Description of Citrullus colocynthis:
The Colocynth collected from the Maritime Plain between the mountains of Palestine and the Mediterranean, is mainly shipped from Jaffa and known as Turkish Colocynth. This is the best variety. It is an annual plant resembling the common watermelon. The stems are herbaceous and beset with rough hairs; the leaves stand alternately on long petioles. They are triangular, manycleft, variously sinuated, obtuse, hairy, a fine green on upper surface, rough and pale under. Flowers yellow, appearing singly at axils of leaves; fruit globular, size of an orange, yellow and smooth, when ripe contains within a hard coriaceous rind, a white spongy pulp enclosing numerous ovate compressed white or brownish seeds.
Principal Constituents:
The pulp contains Colocynthin, extractive, a fixed oil, a resinous substance insoluble in ether, gum, pectic acid or pectin, calcium and magnesium phosphates, lignin and water.
Medicinal Uses:
It is a powerful drastic hydragogue cathartic producing, when given in large doses, violent griping with, sometimes, bloody discharges and dangerous inflammation of the bowels.
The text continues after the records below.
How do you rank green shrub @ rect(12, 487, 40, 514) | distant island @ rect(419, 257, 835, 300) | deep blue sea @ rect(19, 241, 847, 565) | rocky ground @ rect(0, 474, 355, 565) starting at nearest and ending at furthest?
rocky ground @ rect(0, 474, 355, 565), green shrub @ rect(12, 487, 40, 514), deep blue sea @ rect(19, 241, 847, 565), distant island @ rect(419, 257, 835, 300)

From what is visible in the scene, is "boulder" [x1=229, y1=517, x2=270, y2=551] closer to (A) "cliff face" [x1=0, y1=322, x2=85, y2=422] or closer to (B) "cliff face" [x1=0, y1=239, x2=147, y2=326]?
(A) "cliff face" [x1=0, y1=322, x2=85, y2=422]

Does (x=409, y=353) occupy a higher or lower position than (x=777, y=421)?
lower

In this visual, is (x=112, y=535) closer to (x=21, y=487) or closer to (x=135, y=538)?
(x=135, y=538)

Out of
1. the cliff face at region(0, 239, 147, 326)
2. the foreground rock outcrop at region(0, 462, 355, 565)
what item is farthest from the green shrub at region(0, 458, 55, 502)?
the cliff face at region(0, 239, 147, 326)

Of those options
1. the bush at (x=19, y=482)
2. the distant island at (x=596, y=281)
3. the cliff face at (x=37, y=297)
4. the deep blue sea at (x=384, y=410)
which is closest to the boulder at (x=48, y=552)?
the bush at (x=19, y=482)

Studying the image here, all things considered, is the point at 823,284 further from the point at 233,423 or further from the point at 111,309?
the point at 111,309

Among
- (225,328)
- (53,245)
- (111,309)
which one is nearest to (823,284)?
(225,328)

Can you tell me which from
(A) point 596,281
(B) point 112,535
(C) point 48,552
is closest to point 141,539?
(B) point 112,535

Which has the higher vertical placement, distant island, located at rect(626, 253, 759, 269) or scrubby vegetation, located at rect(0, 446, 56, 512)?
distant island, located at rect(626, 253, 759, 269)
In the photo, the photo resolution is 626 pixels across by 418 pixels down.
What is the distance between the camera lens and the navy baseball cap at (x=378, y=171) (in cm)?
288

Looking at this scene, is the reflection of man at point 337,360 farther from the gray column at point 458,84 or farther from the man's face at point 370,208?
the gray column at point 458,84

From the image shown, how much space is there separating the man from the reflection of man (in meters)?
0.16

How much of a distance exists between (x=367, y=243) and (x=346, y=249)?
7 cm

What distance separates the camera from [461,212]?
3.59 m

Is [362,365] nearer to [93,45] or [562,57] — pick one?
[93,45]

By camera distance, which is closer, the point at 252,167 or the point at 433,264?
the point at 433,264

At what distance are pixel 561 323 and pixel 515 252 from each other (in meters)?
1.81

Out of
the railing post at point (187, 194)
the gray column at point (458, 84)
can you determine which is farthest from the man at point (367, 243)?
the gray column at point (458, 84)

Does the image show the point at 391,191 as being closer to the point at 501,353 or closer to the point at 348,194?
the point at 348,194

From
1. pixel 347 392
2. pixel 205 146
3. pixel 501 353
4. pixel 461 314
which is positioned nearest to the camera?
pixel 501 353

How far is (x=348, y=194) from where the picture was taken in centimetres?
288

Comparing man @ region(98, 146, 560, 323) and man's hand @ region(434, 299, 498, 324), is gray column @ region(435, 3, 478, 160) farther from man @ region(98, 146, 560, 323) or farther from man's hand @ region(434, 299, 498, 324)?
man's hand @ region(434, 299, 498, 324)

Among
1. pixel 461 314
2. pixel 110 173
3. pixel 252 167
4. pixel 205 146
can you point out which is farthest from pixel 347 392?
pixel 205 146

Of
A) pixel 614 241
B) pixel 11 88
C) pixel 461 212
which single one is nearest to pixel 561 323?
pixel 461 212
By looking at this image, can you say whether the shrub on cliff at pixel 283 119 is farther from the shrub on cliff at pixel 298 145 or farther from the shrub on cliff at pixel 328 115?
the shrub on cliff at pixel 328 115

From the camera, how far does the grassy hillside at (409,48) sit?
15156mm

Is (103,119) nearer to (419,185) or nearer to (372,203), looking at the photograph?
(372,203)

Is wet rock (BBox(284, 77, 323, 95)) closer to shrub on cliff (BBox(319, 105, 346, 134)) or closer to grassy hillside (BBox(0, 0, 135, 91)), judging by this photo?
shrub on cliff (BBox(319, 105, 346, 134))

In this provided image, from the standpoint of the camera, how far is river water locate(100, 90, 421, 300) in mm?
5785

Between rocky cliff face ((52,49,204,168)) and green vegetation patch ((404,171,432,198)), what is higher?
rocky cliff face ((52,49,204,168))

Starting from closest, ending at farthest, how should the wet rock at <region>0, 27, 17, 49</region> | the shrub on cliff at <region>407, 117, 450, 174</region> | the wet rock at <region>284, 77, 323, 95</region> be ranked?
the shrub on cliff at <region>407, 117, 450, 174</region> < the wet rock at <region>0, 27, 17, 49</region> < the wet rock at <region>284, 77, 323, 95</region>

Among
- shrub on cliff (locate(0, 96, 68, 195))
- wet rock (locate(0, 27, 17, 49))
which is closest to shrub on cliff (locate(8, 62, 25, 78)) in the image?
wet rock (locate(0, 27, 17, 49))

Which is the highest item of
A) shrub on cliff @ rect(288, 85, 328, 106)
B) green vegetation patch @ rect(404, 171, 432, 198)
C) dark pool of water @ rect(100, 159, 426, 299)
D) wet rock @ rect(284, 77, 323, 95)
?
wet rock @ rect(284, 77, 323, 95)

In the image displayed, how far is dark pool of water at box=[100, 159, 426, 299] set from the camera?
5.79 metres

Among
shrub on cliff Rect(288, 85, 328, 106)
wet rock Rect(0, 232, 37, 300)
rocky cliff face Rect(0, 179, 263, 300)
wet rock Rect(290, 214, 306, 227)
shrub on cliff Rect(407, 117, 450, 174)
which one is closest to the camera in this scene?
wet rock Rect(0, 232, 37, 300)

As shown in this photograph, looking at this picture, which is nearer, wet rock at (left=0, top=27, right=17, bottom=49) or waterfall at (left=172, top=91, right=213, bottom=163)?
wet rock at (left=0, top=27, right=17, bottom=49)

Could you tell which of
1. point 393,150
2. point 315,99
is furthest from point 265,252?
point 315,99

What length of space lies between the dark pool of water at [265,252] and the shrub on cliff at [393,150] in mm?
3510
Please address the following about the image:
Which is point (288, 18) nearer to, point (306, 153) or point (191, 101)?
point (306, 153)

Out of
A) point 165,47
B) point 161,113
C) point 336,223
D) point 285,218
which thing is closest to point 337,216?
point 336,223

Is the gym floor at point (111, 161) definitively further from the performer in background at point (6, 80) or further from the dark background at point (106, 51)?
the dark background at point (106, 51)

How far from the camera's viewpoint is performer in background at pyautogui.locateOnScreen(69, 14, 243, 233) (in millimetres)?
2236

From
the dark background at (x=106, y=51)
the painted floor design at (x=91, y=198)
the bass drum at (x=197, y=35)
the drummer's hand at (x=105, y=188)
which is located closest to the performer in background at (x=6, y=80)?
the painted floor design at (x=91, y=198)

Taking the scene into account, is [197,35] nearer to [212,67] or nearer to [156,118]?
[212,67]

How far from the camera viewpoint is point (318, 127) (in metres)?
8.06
Death has resulted from a dose of 1 1/2 teaspoonsful of the powder. It is seldom prescribed alone. It is of such irritant nature that severe pain is caused if the powdered drug be applied to the nostrils; it has a nauseous, bitter taste and is usually given in mixture form with the tinctures of podophylum and belladonna. Colocynth fruits broken small are useful for keeping moth away from furs, woollens, etc.